Safra de café deve crescer em Minas Gerais e no Brasil em 2026; veja os motivos
O clima favorável, combinado com a bienalidade positiva e a maior área em produção, são os principais fatores que estão impulsionando a safra de café de 2026. Em Minas Gerais, maior produtor do País, a estimativa aponta para um volume 29,8% maior e uma colheita de 33,4 milhões de sacas de 60 quilos. Já no Brasil, a produção de café deve apresentar crescimento de 18% na safra de 2026 frente ao volume colhido na temporada passada, sendo estimada em 66,7 milhões de sacas. O volume nacional, caso seja alcançado, será recorde.

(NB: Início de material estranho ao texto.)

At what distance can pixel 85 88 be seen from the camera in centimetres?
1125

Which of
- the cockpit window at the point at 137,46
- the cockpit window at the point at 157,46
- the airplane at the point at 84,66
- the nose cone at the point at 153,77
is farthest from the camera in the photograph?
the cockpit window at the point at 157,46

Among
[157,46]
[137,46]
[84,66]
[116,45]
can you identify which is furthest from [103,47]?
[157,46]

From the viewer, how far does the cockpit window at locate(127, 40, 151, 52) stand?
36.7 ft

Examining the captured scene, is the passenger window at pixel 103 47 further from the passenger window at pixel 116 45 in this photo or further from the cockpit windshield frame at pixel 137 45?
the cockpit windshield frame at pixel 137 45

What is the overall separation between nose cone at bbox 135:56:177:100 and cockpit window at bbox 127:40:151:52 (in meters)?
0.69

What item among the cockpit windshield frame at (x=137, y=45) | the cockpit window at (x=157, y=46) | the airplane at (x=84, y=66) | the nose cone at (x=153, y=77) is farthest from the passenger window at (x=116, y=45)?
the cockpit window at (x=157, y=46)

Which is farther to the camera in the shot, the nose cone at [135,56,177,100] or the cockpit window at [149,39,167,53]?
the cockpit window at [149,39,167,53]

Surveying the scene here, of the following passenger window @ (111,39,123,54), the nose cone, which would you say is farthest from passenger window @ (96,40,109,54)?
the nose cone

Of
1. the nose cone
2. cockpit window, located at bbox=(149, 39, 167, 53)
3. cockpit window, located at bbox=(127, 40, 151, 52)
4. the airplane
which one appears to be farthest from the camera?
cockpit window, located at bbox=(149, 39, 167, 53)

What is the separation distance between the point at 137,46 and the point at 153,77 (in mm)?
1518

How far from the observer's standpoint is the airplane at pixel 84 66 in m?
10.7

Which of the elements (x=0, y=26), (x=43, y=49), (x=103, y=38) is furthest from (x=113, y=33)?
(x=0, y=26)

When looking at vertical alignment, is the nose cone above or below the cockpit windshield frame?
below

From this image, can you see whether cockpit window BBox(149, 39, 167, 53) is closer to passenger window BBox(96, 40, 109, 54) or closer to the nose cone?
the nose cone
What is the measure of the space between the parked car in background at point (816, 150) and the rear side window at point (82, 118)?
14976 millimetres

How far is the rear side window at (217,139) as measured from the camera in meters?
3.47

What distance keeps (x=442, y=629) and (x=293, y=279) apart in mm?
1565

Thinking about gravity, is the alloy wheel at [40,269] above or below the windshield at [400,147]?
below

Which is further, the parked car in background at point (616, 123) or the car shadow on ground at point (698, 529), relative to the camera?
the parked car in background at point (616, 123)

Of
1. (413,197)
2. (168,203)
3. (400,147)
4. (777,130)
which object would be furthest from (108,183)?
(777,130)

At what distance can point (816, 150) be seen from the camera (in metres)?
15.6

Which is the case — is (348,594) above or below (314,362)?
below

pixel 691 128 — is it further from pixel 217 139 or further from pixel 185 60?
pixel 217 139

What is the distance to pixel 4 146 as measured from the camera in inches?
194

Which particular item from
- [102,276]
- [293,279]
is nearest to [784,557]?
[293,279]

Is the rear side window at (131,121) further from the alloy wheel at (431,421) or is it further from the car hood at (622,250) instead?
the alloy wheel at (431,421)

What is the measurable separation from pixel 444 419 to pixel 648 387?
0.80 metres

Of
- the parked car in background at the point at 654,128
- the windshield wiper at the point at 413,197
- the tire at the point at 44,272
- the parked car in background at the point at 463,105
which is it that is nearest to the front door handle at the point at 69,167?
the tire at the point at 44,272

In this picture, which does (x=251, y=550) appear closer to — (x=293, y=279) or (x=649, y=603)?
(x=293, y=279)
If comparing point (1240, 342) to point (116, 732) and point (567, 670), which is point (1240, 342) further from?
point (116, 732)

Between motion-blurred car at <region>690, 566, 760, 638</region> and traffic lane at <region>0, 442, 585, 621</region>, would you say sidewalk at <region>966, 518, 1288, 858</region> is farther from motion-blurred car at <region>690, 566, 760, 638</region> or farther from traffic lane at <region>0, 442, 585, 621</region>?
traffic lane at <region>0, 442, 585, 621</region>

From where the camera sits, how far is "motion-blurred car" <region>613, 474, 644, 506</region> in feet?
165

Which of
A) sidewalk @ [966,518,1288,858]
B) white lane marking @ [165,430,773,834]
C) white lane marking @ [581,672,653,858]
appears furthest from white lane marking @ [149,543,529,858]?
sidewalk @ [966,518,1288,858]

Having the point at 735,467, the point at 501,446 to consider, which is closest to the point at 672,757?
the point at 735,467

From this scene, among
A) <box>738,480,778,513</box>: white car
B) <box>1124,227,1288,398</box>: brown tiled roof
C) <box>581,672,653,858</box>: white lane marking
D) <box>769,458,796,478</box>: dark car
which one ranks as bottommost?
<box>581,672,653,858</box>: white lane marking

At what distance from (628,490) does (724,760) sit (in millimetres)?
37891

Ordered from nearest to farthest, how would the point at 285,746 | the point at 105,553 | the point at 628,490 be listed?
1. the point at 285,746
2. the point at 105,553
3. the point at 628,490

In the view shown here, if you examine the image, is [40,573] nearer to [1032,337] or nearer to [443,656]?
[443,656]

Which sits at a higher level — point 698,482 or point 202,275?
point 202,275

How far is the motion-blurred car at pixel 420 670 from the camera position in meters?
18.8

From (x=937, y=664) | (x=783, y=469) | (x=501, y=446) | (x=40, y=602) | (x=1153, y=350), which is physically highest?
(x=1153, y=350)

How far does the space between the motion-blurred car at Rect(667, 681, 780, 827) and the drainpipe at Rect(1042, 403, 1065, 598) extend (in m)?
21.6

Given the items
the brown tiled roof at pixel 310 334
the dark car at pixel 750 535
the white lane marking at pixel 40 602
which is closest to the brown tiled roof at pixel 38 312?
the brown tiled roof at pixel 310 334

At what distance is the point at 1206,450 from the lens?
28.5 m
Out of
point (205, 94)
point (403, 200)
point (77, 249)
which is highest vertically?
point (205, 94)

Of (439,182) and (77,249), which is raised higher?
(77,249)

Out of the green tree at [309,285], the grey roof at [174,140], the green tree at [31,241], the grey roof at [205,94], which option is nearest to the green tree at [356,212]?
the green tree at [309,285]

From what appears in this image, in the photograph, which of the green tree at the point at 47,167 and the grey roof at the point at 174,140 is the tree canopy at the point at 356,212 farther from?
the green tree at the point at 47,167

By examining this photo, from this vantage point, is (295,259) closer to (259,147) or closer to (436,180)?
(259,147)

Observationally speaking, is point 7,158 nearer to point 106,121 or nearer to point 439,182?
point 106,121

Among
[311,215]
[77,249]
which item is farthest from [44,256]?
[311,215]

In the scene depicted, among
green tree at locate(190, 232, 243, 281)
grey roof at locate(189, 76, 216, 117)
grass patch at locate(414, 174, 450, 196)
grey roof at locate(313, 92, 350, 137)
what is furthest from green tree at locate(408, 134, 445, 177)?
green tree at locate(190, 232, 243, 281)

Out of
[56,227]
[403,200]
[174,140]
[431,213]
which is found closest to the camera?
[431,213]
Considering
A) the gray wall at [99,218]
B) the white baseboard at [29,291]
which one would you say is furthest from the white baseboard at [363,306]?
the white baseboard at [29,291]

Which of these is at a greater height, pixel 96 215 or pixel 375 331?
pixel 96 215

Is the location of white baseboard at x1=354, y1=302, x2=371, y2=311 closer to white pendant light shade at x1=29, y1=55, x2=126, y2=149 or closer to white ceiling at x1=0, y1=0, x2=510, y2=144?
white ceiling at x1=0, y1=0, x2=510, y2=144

Os dados do 2º Levantamento da Safra de Café 2026, divulgado nesta quinta-feira (21) pela Companhia Nacional de Abastecimento (Conab), mostram que, em Minas Gerais, a área em produção cresceu 5,2% e chegou a 1,133 milhão de hectares. Com o clima mais propício ao desenvolvimento dos grãos, a produtividade está 23,4% maior, com rendimento médio de 29,5 sacas por hectare.
No Estado, a produção de café arábica tende a somar 32,8 milhões de sacas, variação positiva de 30,3% frente à safra anterior. No caso do conilon, conforme dados da Conab, a produção deve crescer 7,7% e chegar a 629,3 mil sacas.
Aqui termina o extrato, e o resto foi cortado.